→ **Task goal**:
The copy must match the data below line for line and contain no images.

(Material shown)

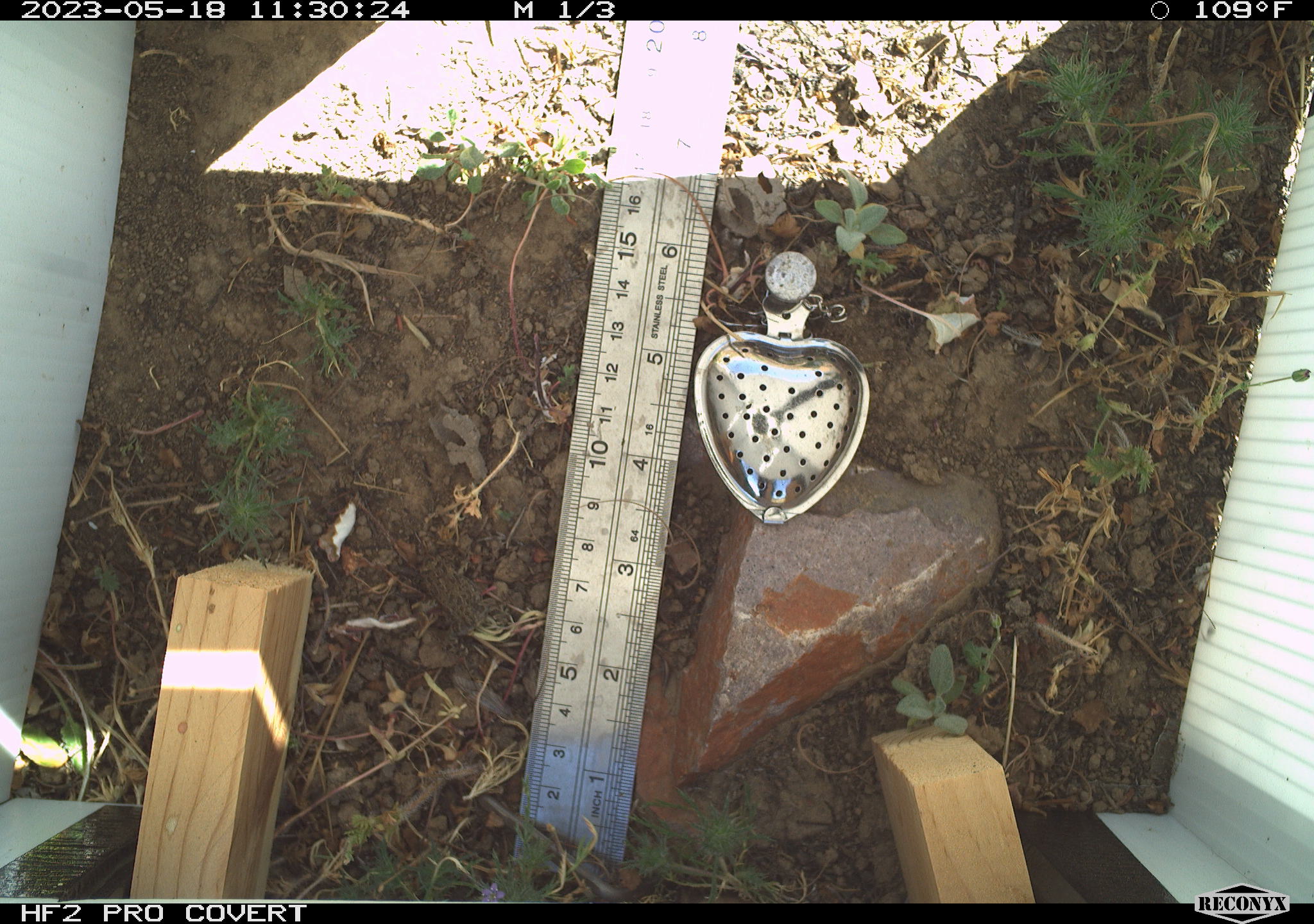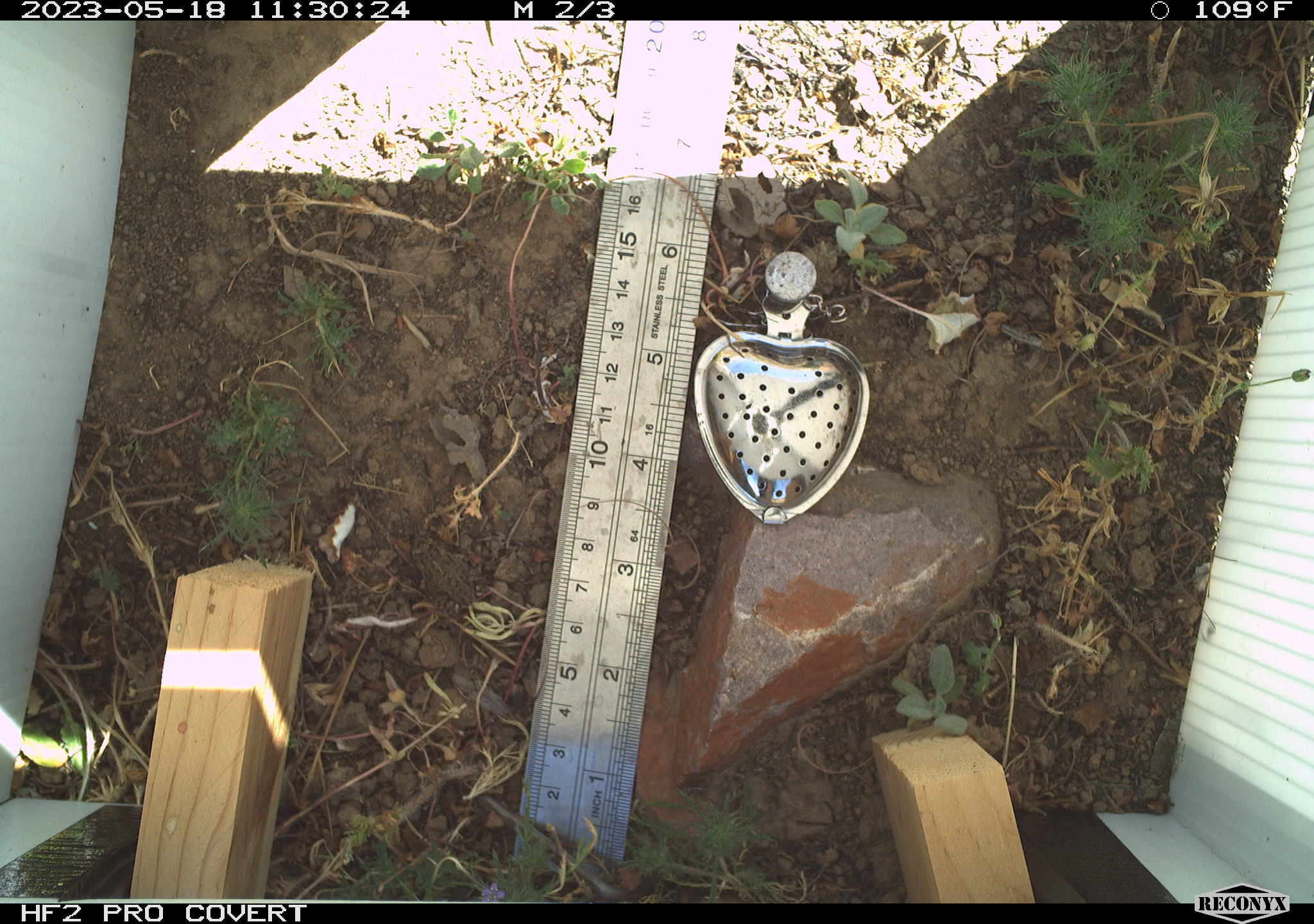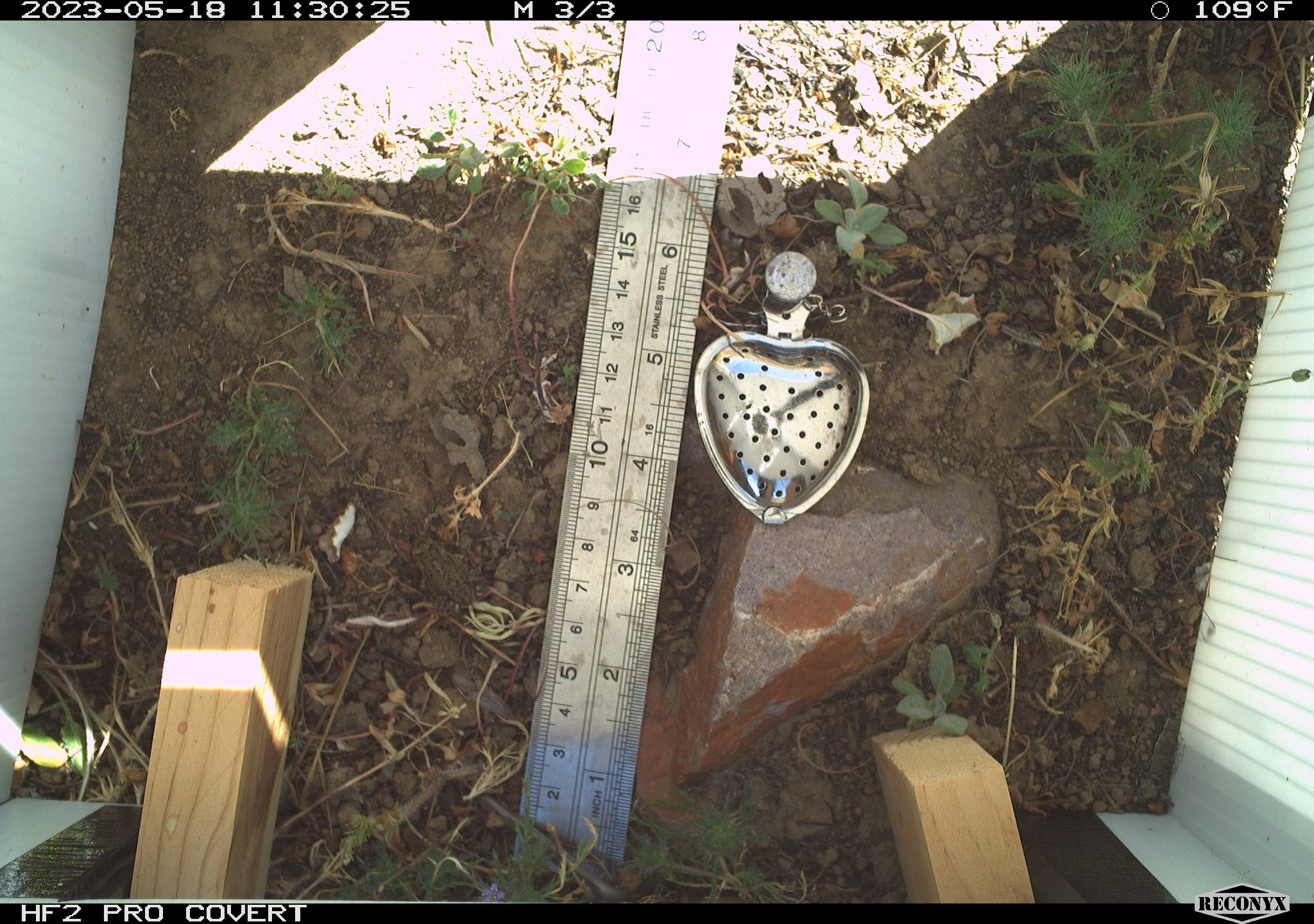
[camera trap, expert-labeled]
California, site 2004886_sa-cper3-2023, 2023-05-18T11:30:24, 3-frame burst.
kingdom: Animalia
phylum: Chordata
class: Amphibia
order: Anura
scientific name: Anura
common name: frogs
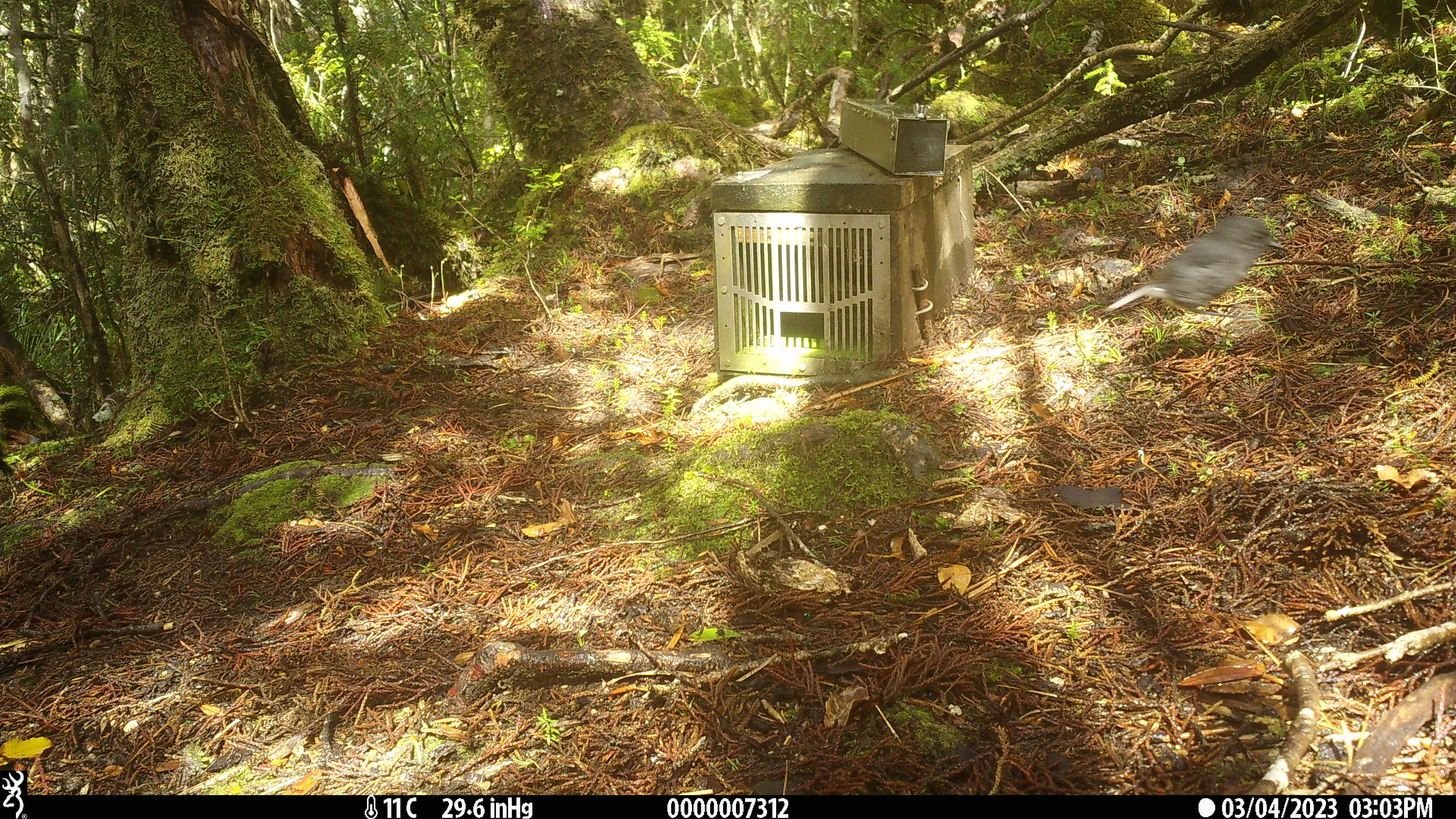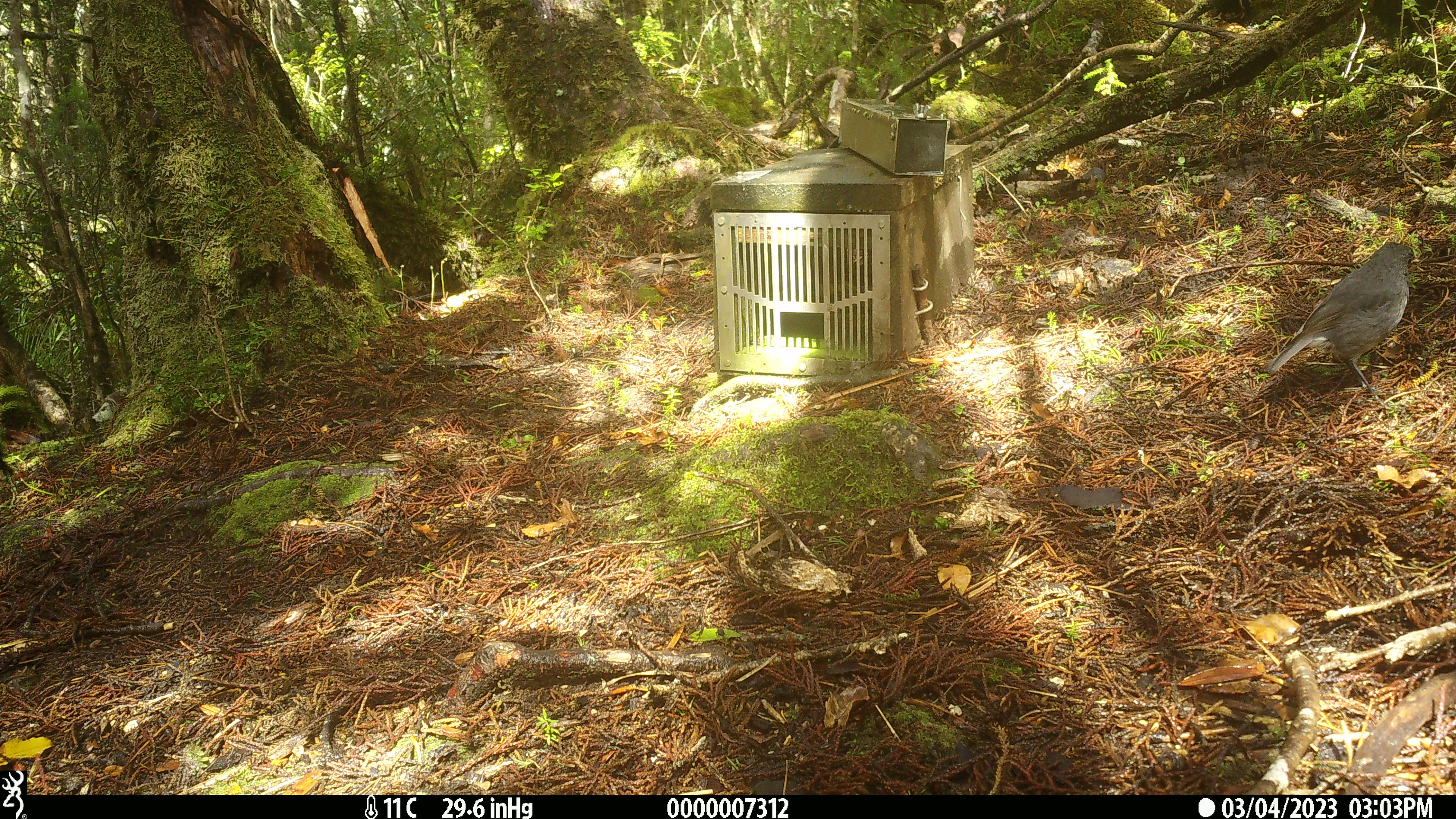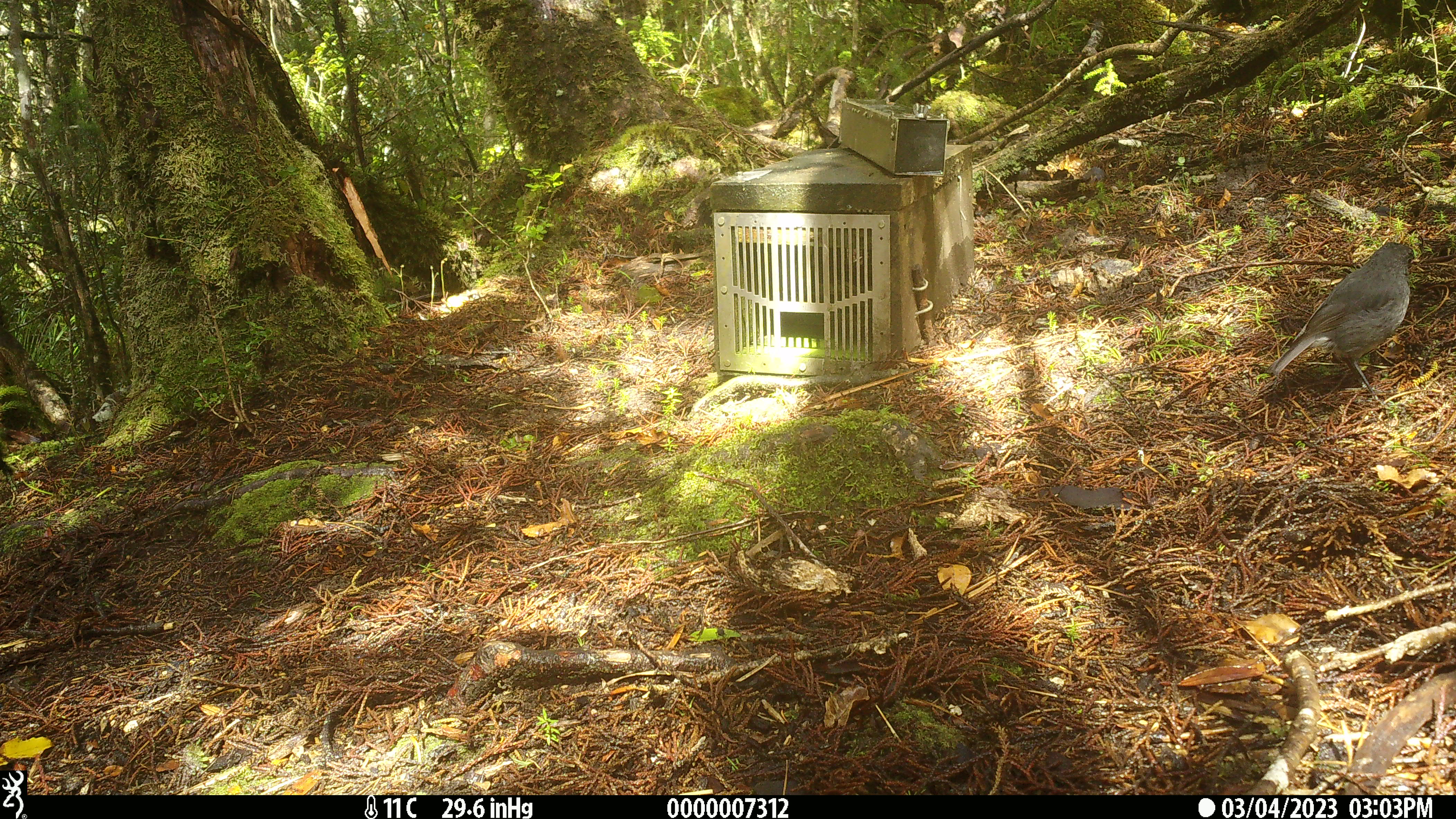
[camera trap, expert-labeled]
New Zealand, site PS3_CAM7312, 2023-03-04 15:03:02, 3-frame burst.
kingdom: Animalia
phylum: Chordata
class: Aves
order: Passeriformes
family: Petroicidae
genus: Petroica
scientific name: Petroica australis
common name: new zealand robin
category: robin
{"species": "robin (new zealand robin) (Petroica australis)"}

(End Material shown)

→ **Response area**:
[camera trap, expert-labeled]
California, site 2004886_sa-cper3-2023, 2023-05-18T11:30:24, 3-frame burst.
kingdom: Animalia
phylum: Chordata
class: Amphibia
order: Anura
scientific name: Anura
common name: frogs
[camera trap, expert-labeled]
New Zealand, site PS3_CAM7312, 2023-03-04 15:03:02, 3-frame burst.
kingdom: Animalia
phylum: Chordata
class: Aves
order: Passeriformes
family: Petroicidae
genus: Petroica
scientific name: Petroica australis
common name: new zealand robin
category: robin
{"species": "robin (new zealand robin) (Petroica australis)"}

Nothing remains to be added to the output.